The closing of the transaction will be subject to customary conditions, including the expiration or termination of certain regulatory periods and the tender of shares representing at least two-thirds of CTG?s outstanding common stock in the tender offer, as required by the merger approval requirements under applicable New York law and approval from Committee on Foreign Investment in the United States (CFIUS). On August 28, Michael Floyd filed a complaint in the Supreme Court of the State of New York, County of Erie; On August 30, Ephraim Wieder filed a complaint in the U.S. District Court for the Southern District of New York and On August 30, Ryan O'Dell filed a complaint in the U.S. District Court for the Southern District of New York seeking to block CTG's proposed acquisition due to alleged inadequate information or missing materials in documents to shareholders. The transaction is expected to close later in 2023. As per filing on November 3, 2023, the Offer has been extended until one minute after 11:59 P.M., Eastern Time, on December 12, 2023, unless the Offer is further extended or earlier terminated pursuant to the terms of the Merger Agreement.

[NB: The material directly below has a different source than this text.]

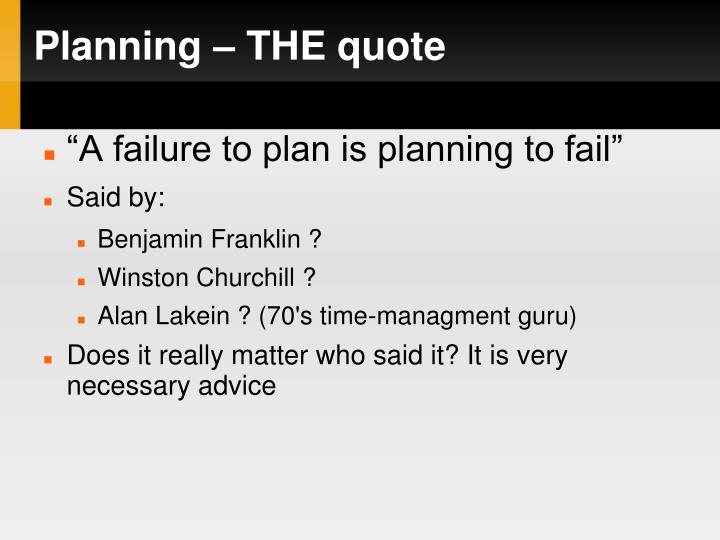Planning – THE quote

On November 20, 2023, Committee on Foreign Investment in the United States ("CFIUS") concluded its review of the proposed transaction without taking any action. As on December 12, 2023, Approval of Foreign Regulatory Filings in Luxembourg and Belgium was obtained and accordingly, all Regulatory Approvals, including the Luxembourg Supervision Commission of the Financial Sector approval, have been obtained for the transaction. As per filing on November 8, 2023, the transaction expected to close on December 13, 2023.

Cole Bader, Michael Wolff, John Hendon, Austin Swank of Stifel is the exclusive financial advisor and Michael Heene, Kristof De Vulder, Brian Wohlberg and Jonathan Klein of DLA Piper LLP is the legal advisors to Cegeka. Stijn Potargent of KPMG assisted Cegeka in the financial, tax, and HR due diligence. Raymond James & Associates, Inc. is acting as financial advisor and fairness opinion provider to CTG. Amar Budarapu, Roger Bivans, Tanner Bodine of Baker McKenzie LLP serves as the Company?s legal advisor to Computer Task Group, Incorporated (NasdaqGS:CTG). Halper Sadeh LLC is investing the deal. Georgeson acted as information agent in the Offer. Computershare Trust Company, acted as depositary and paying agent in the Offer to Computer Task Group.

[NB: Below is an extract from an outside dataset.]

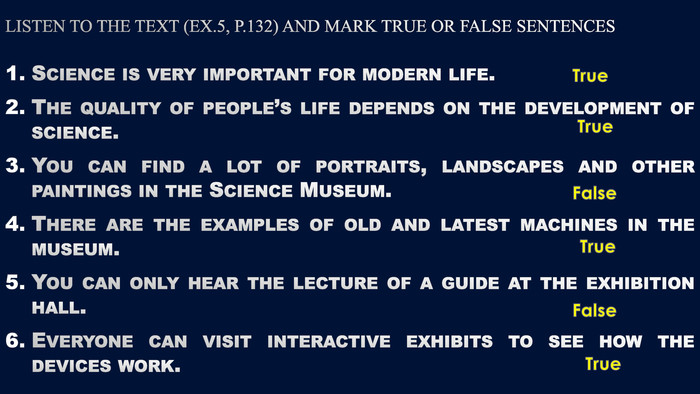 Listen to the text (ex.5, p.132) and mark true or false sentences. Science is very important for modern life. The quality of people's life depends on the development of science. You can find a lot of portraits, landscapes and other paintings in the Science Museum. There are the examples of old and latest machines in the museum. You can only hear the lecture of a guide at the exhibition hall. Everyone can visit interactive exhibits to see how the devices work. True True False True False True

Cegeka Groep NV completed the acquisition of Computer Task Group, Incorporated (NasdaqGS:CTG) on December 13, 2023. Cegeka will fund the acquisition through existing cash resources and bank financing. As part of the acquisition, Computer Task Group's CEO, Filip Gydé, will not be part of the new organizational structure. Upon completion of the merger, Computer Task Group will become a wholly owned subsidiary of Cegeka, and Computer Task Group shares of common stock will no longer be listed on NASDAQ. As per filling on December 13, 2023, the Offer expired as scheduled one minute after 11:59 p.m., Eastern Time, on December 12, 2023 (12:00 midnight, Eastern Time, on December 13, 2023) and a total of 12,806,181 Shares representing approximately 73.79% of the Shares outstanding were validly tendered and accepted by Cegeka for the payment. Accordingly, the minimum condition was satisfied. Cegeka will move forward with Section 905(a) of the New York Business Corporation Law and effect a short-form merger to acquire each share issued and outstanding.